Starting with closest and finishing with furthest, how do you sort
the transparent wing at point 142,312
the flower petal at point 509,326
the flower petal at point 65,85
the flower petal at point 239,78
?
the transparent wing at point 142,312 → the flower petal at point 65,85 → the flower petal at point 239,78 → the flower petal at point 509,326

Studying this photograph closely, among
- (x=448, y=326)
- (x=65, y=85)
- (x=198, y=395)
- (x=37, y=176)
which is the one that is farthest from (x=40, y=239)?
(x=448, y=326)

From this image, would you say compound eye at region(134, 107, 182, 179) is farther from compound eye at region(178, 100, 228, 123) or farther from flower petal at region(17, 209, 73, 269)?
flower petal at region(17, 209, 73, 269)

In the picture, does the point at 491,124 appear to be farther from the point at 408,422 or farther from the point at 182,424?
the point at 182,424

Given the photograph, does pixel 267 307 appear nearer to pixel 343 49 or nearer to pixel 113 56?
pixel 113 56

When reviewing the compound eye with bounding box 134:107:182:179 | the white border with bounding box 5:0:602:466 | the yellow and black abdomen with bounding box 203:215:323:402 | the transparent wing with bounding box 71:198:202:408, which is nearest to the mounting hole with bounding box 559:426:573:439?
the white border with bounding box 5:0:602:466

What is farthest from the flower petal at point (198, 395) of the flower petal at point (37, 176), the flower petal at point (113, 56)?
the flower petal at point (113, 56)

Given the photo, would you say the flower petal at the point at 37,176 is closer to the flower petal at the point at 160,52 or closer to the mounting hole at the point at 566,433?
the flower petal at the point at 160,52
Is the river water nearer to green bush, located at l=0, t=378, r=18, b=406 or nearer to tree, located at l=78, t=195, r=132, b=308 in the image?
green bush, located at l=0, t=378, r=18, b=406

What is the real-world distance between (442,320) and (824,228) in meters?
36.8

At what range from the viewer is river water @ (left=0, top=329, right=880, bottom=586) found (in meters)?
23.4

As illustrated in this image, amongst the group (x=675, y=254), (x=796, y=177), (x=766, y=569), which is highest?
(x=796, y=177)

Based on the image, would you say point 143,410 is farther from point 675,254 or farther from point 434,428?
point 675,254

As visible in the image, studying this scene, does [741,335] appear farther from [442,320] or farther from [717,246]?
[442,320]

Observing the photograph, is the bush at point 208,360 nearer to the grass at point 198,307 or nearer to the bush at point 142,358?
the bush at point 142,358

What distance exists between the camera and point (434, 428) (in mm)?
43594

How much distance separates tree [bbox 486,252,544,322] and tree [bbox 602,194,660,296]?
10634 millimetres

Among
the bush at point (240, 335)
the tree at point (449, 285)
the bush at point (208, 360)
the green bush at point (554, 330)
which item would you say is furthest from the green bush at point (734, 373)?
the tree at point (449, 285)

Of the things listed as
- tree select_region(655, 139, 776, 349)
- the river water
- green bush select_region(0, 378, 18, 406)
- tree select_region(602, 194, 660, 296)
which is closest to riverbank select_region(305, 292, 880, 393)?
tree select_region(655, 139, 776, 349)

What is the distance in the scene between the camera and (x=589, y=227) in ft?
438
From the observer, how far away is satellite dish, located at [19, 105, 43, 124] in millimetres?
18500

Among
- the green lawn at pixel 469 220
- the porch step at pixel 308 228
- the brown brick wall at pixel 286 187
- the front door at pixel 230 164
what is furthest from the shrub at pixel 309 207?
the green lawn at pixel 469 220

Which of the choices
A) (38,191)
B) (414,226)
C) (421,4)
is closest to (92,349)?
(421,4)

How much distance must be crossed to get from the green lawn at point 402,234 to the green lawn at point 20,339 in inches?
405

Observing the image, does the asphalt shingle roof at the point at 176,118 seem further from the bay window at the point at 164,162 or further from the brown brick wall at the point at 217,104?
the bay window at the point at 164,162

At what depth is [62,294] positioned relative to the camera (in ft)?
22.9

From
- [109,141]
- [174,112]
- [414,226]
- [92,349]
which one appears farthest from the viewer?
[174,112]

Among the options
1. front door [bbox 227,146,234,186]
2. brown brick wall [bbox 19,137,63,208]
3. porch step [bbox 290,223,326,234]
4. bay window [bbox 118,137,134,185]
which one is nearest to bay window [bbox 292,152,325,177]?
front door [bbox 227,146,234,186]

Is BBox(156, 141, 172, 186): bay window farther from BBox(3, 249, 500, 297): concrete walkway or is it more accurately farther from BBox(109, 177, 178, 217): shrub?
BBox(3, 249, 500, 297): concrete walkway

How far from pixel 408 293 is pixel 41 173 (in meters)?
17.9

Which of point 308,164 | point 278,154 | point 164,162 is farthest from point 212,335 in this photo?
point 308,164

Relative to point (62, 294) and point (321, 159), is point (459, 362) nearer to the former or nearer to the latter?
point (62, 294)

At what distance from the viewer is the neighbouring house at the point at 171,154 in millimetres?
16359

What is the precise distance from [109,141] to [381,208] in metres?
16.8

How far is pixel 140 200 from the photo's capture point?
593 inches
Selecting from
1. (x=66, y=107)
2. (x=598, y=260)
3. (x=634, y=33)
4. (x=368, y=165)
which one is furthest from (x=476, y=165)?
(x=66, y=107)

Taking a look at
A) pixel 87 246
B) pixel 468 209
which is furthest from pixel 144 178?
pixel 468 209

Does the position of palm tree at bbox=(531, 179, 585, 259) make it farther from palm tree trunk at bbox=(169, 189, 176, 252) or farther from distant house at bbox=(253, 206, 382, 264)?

◇ ◇ ◇

● **Given problem**
All of the data above should be transcribed exactly.

● **Exercise solution**
Starting with closest and finishing with furthest, how do you sort
the transparent wing at point 142,312
the flower petal at point 509,326
the flower petal at point 65,85
the flower petal at point 239,78
?
the transparent wing at point 142,312 → the flower petal at point 65,85 → the flower petal at point 239,78 → the flower petal at point 509,326

Studying this photograph closely, among
- (x=448, y=326)
- (x=65, y=85)
- (x=198, y=395)
- (x=37, y=176)
which is the one that is farthest from (x=40, y=239)?
(x=448, y=326)

From this image, would you say compound eye at region(134, 107, 182, 179) is farther from compound eye at region(178, 100, 228, 123) or farther from flower petal at region(17, 209, 73, 269)?
flower petal at region(17, 209, 73, 269)

In the picture, does the point at 491,124 appear to be farther from the point at 408,422 or farther from the point at 182,424?
the point at 182,424

Given the photograph, does pixel 267 307 appear nearer to pixel 343 49 or nearer to pixel 113 56?
pixel 113 56

When reviewing the compound eye with bounding box 134:107:182:179 | the white border with bounding box 5:0:602:466 | the yellow and black abdomen with bounding box 203:215:323:402 | the transparent wing with bounding box 71:198:202:408, which is nearest to the mounting hole with bounding box 559:426:573:439?
the white border with bounding box 5:0:602:466

What is farthest from the flower petal at point (198, 395) of the flower petal at point (37, 176), the flower petal at point (113, 56)?
the flower petal at point (113, 56)

Given the photo, would you say the flower petal at the point at 37,176 is closer to the flower petal at the point at 160,52 or closer to the mounting hole at the point at 566,433?
the flower petal at the point at 160,52
Is the river water nearer to green bush, located at l=0, t=378, r=18, b=406 or nearer to tree, located at l=78, t=195, r=132, b=308 in the image?
green bush, located at l=0, t=378, r=18, b=406

What is the real-world distance between (442,320) and (824,228) in meters?
36.8

At what range from the viewer is river water @ (left=0, top=329, right=880, bottom=586) found (in meters)?
23.4

As illustrated in this image, amongst the group (x=675, y=254), (x=796, y=177), (x=766, y=569), which is highest?
(x=796, y=177)

Based on the image, would you say point 143,410 is farther from point 675,254 or farther from point 434,428?
point 675,254

As visible in the image, studying this scene, does [741,335] appear farther from [442,320] or farther from [717,246]?
[442,320]

Observing the photograph, is the bush at point 208,360 nearer to the grass at point 198,307 or nearer to the bush at point 142,358?
the bush at point 142,358

What distance exists between the camera and point (434, 428) (in mm)?
43594

How much distance separates tree [bbox 486,252,544,322] and tree [bbox 602,194,660,296]?
10634 millimetres

Among
the bush at point (240, 335)
the tree at point (449, 285)
the bush at point (208, 360)
the green bush at point (554, 330)
which item would you say is furthest from the green bush at point (734, 373)?
the tree at point (449, 285)

Of the things listed as
- tree select_region(655, 139, 776, 349)
- the river water
- green bush select_region(0, 378, 18, 406)
- tree select_region(602, 194, 660, 296)
which is closest to riverbank select_region(305, 292, 880, 393)?
tree select_region(655, 139, 776, 349)

What is the distance in the scene between the camera and (x=589, y=227) in ft?
438
From the observer, how far away is satellite dish, located at [19, 105, 43, 124] in millimetres?
18500

Among
- the green lawn at pixel 469 220
- the porch step at pixel 308 228
- the brown brick wall at pixel 286 187
- the front door at pixel 230 164
what is furthest from the shrub at pixel 309 207?
the green lawn at pixel 469 220

Which of the choices
A) (38,191)
B) (414,226)
C) (421,4)
is closest to (92,349)?
(421,4)

How much distance must be crossed to get from the green lawn at point 402,234 to the green lawn at point 20,339 in inches?
405

Observing the image, does the asphalt shingle roof at the point at 176,118 seem further from the bay window at the point at 164,162 or further from the brown brick wall at the point at 217,104?
the bay window at the point at 164,162

At what depth is [62,294] positioned relative to the camera (in ft)?
22.9

From
- [109,141]
- [174,112]
- [414,226]
- [92,349]
which one appears farthest from the viewer?
[174,112]

Among the options
1. front door [bbox 227,146,234,186]
2. brown brick wall [bbox 19,137,63,208]
3. porch step [bbox 290,223,326,234]
4. bay window [bbox 118,137,134,185]
which one is nearest to bay window [bbox 292,152,325,177]?
front door [bbox 227,146,234,186]

Is BBox(156, 141, 172, 186): bay window farther from BBox(3, 249, 500, 297): concrete walkway or is it more accurately farther from BBox(109, 177, 178, 217): shrub?
BBox(3, 249, 500, 297): concrete walkway

How far from pixel 408 293 is pixel 41 173 (in meters)?
17.9

Which of point 308,164 | point 278,154 | point 164,162 is farthest from point 212,335 in this photo?
point 308,164

Relative to point (62, 294) and point (321, 159), is point (459, 362) nearer to the former or nearer to the latter?
point (62, 294)

At what distance from the viewer is the neighbouring house at the point at 171,154 in millimetres?
16359

What is the precise distance from [109,141] to [381,208] in metres?
16.8

How far is pixel 140 200 from the photo's capture point?
593 inches
Selecting from
1. (x=66, y=107)
2. (x=598, y=260)
3. (x=634, y=33)
4. (x=368, y=165)
which one is furthest from (x=476, y=165)?
(x=66, y=107)

Taking a look at
A) pixel 87 246
B) pixel 468 209
which is furthest from pixel 144 178?
pixel 468 209

Does the position of palm tree at bbox=(531, 179, 585, 259) make it farther from palm tree trunk at bbox=(169, 189, 176, 252) or farther from distant house at bbox=(253, 206, 382, 264)?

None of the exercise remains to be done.